Assaf Weiss, vice president of the American Jewish Congress, raised the question. Weiss is a former chief of staff for the speaker of the Knesset. The congress is an association of American Jews organized to defend Jewish and Israeli interests and committed to “an improved understanding of Israel,” according to its website.

Throughout the Zoom session, there were repeated calls for the return of some 50 Israeli hostages, some alive, some dead, still in Hamas captivity.

Moore was not asked about the Gaza Humanitarian Foundation’s funding source, which remains shrouded, though in late June, the Trump administration said it would supply $30 million to GHF operations. The Israeli government has publicly denied paying for it, though it is intimately involved in the operation.

A July 21 Washington Post story identified several private U.S. donors, including the Chicago-based private equity firm McNally Capital, which specializes in acquiring aerospace, defense and technology companies.

Moore did not mention the GHF’s own American security contractors.

Foundation designed to avoid diversion of aid

The Gaza Humanitarian Foundation operates four aid distribution sites, three of which are in militarized zones in the far south of Gaza and another in a militarized zone in central Gaza. Moore said he would like to expand to eight distribution sites.

Previously, the U.N. distributed aid through a coordinated delivery system with around 400 locations across Gaza, many controlled by Hamas.

Moore said the Gaza Humanitarian Foundation was founded to prevent Hamas from stealing, stockpiling and selling the aid, for which Israel blames the U.N.

“GHF was designed from the very beginning to avoid the problem of the mass diversion of aid,” he said. “Unfortunately, our challenge is compounded by the fact that the United Nations, from really the top of the organization, and other NGOs are not getting their own aid where it needs to go.”

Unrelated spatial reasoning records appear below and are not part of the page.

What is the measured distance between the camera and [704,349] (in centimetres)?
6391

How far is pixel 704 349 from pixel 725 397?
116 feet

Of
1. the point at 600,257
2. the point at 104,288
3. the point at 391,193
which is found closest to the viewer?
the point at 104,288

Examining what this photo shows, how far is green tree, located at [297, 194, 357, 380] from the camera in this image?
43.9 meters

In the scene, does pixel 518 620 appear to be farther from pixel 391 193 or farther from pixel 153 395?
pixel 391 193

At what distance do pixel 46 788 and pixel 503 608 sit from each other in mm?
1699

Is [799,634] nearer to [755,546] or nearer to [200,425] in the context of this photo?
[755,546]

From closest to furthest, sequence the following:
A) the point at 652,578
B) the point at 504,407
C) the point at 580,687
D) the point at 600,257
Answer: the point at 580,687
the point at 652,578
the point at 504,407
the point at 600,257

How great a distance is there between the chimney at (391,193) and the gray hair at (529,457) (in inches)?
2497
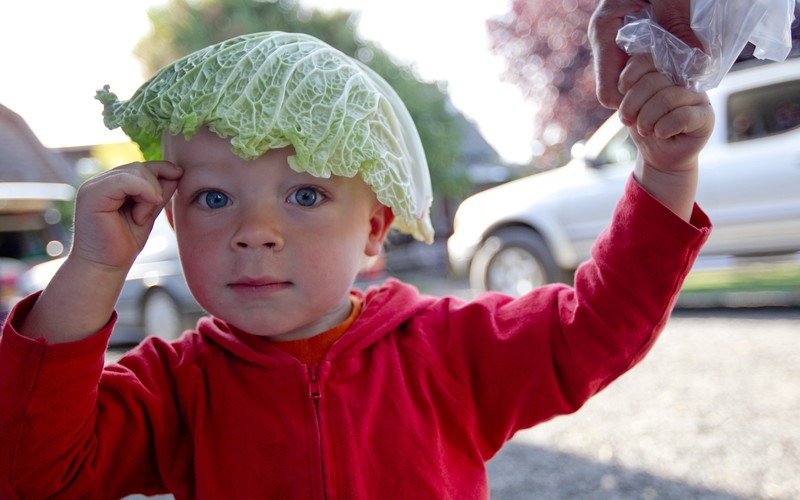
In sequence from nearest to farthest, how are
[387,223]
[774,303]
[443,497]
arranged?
[443,497]
[387,223]
[774,303]

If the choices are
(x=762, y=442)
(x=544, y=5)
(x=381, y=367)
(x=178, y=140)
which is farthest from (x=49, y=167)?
(x=544, y=5)

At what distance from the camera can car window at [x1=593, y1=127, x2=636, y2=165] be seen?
538 centimetres

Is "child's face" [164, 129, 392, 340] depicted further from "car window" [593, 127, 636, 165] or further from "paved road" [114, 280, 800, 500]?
"car window" [593, 127, 636, 165]

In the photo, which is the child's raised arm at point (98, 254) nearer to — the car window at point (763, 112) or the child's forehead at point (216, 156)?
the child's forehead at point (216, 156)

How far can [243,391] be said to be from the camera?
1.26m

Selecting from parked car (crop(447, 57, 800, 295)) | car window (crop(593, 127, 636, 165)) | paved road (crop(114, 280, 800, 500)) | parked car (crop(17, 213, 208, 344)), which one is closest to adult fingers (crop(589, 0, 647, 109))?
paved road (crop(114, 280, 800, 500))

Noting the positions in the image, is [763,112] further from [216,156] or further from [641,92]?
[216,156]

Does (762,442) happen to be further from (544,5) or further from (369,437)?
(544,5)

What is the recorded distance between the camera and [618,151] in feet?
17.9

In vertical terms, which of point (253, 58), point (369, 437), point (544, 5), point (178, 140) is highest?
point (544, 5)

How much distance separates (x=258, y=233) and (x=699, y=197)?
4.74 meters

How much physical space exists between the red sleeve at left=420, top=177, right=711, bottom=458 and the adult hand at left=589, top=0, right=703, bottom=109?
0.57ft

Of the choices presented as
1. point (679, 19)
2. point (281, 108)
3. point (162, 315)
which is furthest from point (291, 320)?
point (162, 315)

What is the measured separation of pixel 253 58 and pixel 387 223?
1.51ft
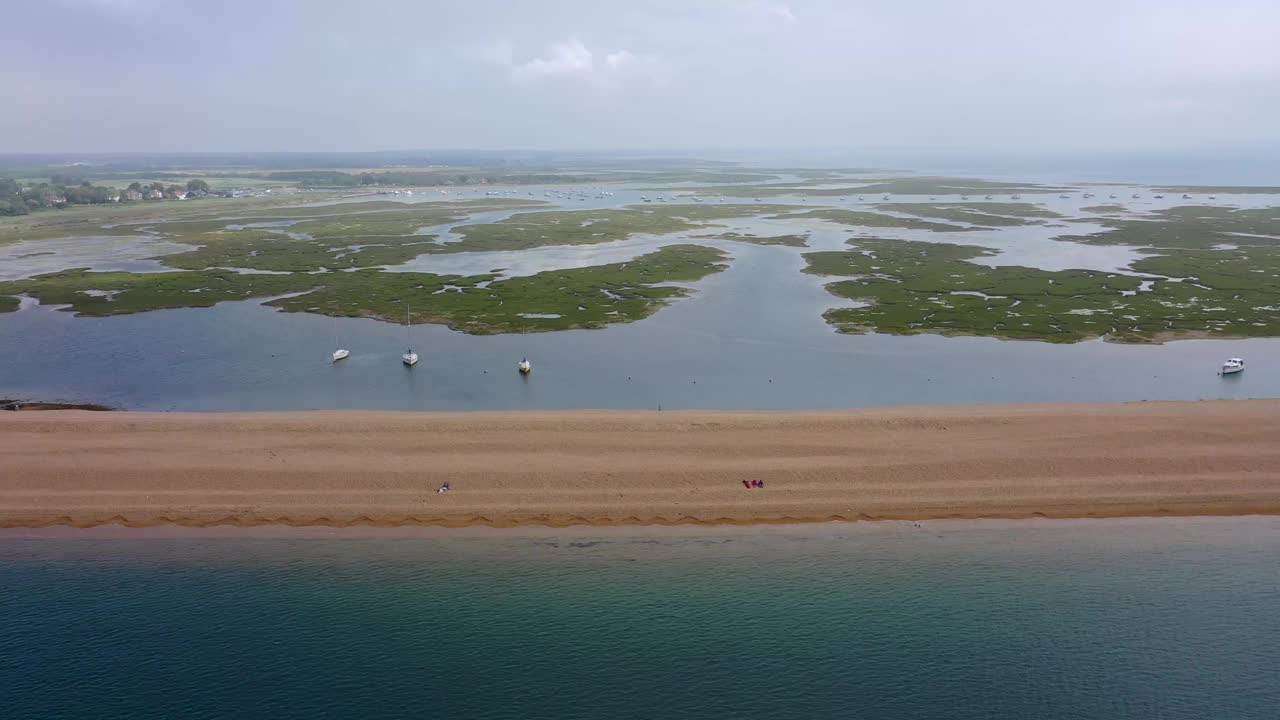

He said he has pleaded and begged the U.N. to help it carry out its mission.

“Just earlier today, about an hour and a half ago, I wrote another letter to the head of OCHA (the U.N.’s Office for the Coordination of Humanitarian Affairs), Tom Fletcher, who’s the head humanitarian official in the United Nations,” Moore said.

“I wrote to him again, and I expressed our alarm that there is all this U.N. aid that is sitting inside the Gaza Strip. There’s U.N. flour there that’s about to expire—the medical supplies that either have expired or are about to expire. Thousands upon thousands of pallets sitting in the Gaza Strip.”

‘Politics … prevailing over the needs of these people’

Israel has mostly blocked the work of various U.N. agencies. In January, it banned the main U.N. agency for Palestinian refugees, the United Nations Relief and Works Agency, from operating in the country, alleging some of its employees were involved in the Oct. 7, 2023, Hamas attack on Israel that started the war. On July 21, Israel refused to renew the visa of a senior U.N. official in the OCHA office.

Other humanitarian groups have declined to work with the Gaza Humanitarian Foundation, saying they have concerns about its model of aid. No faith-based humanitarian group has yet to join forces with the GHF.

“The whole international system declines to work with us because of politics,” Moore said. “Despite everything that they say about being concerned about the needs on the ground, it is politics that is prevailing over the needs of these people.”

He did not deny starvation is a fact in Gaza. The World Food Program has said the population of Gaza was at the brink of famine.

“The situation is real, and the world needs to respond to it,” he said.

“I’m a Christian, an evangelical Christian. There’s nothing more Christian than feeding people.”